The Left’s hysteria about putting ‘their’ prime minister forward at all costs overlooks a number of realities. Firstly, the constitution of the Fifth Republic does not have a parliamentary system in the strict sense of the term, which means that the President is under no obligation to appoint as Prime Minister a person from the ranks of the party that came out on top in the elections. Secondly, the alleged ‘victory’ of the left in the elections is nothing but a sham: the coalition came slightly ahead in terms of total number of seats, but the Rassemblement National remained the biggest single party in terms of the number of elected representatives, and the leftist vote is far from the majority.
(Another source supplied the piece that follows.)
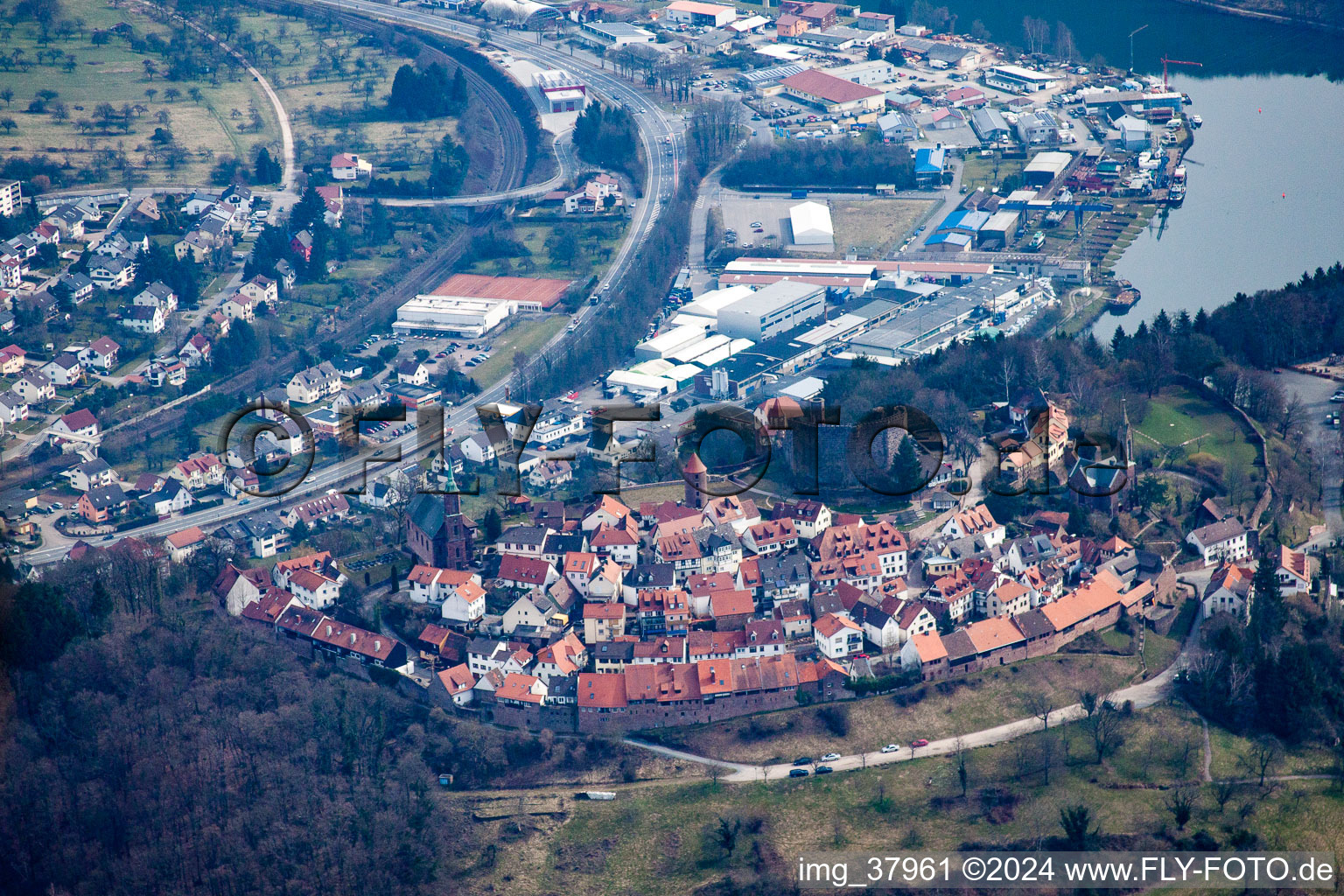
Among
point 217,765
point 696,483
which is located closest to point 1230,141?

The candidate chosen by the Left after a heated dispute looks like the worst that could be dreamt of. She has to her ‘credit’ the fact that she is Director of Finance for the City of Paris, which can boast of having exploded its debt to over 7 billion euros in just a few years. She just came out, revealing that she is in a relationship with a woman and the mother of a baby girl—as if, in France, it were now almost necessary to belong to the LGBT lobby to gain access to the highest public offices. She intends to “extend the rights of LGBTQI people” if she comes to power. She wants to implement the NFP’s economic programme in its entirety, which would have the effect of exploding the state deficit even further.
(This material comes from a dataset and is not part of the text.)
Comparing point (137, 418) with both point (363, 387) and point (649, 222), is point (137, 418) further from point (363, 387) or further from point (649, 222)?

As soon as the Olympic Games were over, the putative Prime Minister sent her group’s parliamentarians an outline of her government programme, in order to send a signal of her determination to the President of the Republic, even though Emmanuel Macron has made it clear that he does not intend to appoint her.
So who will become Prime Minister? The pressure is mounting on the President, who is accused by all sides of blocking the institutions. Since the end of July, Macron has retreated to the Fort de Brégançon in the Var, the traditional summer retreat of French presidents. He has held a number of consultations there, but no name has yet emerged.
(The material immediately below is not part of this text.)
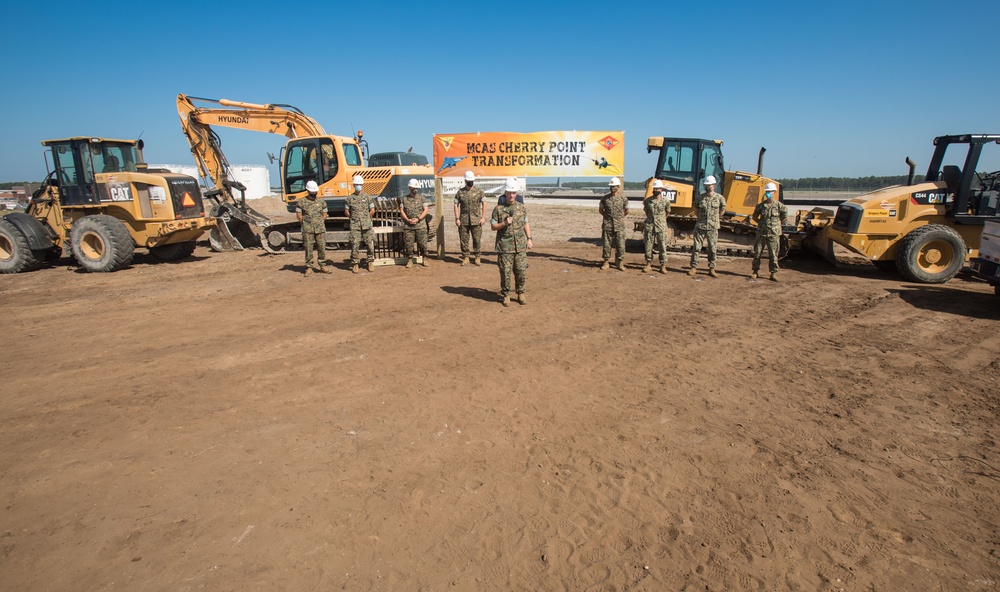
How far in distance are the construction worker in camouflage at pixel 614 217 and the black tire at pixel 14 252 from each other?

The name of Xavier Bertrand is nevertheless circulating insistently in the ranks of the majority. He is the President of the Hauts-de-France region in the north of the country, a minister under Nicolas Sarkozy and a member of the Les Républicains party, which he left for a time because he felt it was too far to the right, before returning to take part in the presidential election primary in 2021. Xavier Bertrand is the perfect embodiment of a right-wing conservatism that is purely fictional, veering relentlessly towards centrism—a drift in the Les Républicains party that has led this once essential party to gradually disappear from the French political scene.
If Emmanuel Macron confirms this choice, the dissolution of the National Assembly and the elections will have had the effect of bringing to power a centrist conglomerate that represents precisely everything that the French are rejecting in the ballot box, on the Right with the Rassemblement National, and on the Left with the Nouveau Front Populaire. It is hardly surprising, then, that voters are experiencing a crisis of confidence in the democratic machine, which is growing dangerously deep. Never have elections seemed so pointless, never has the seizure of power by a small oligarchy self-confident of its worth been so obvious.
According to the Journal du Dimanche, Macron is expected to name the prime minister after August 15th, and the government by the end of the month.